### Requirement
List each line of the data that holds the word "Lepus".

### Available data
--- --- ---

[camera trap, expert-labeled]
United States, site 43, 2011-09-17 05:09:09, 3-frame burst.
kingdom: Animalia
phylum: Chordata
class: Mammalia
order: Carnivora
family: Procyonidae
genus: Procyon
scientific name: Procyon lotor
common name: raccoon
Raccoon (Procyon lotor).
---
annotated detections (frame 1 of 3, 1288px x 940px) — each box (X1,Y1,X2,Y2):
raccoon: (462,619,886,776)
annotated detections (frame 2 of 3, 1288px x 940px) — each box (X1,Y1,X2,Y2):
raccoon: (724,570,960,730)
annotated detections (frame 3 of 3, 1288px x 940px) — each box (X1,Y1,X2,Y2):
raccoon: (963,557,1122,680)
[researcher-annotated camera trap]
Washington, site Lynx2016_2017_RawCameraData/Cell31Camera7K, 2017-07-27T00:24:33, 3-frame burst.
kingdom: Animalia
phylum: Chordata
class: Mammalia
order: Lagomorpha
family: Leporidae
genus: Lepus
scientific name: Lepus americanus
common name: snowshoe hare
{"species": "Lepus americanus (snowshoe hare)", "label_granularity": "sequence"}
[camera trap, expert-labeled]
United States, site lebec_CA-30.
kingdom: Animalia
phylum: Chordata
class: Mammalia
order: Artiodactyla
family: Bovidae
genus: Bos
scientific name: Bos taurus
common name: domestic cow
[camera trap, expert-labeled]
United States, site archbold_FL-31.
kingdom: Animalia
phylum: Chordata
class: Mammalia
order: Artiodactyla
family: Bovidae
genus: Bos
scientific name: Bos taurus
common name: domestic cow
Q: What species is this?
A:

--- --- ---

### Result below
genus: Lepus
scientific name: Lepus americanus
{"species": "Lepus americanus (snowshoe hare)", "label_granularity": "sequence"}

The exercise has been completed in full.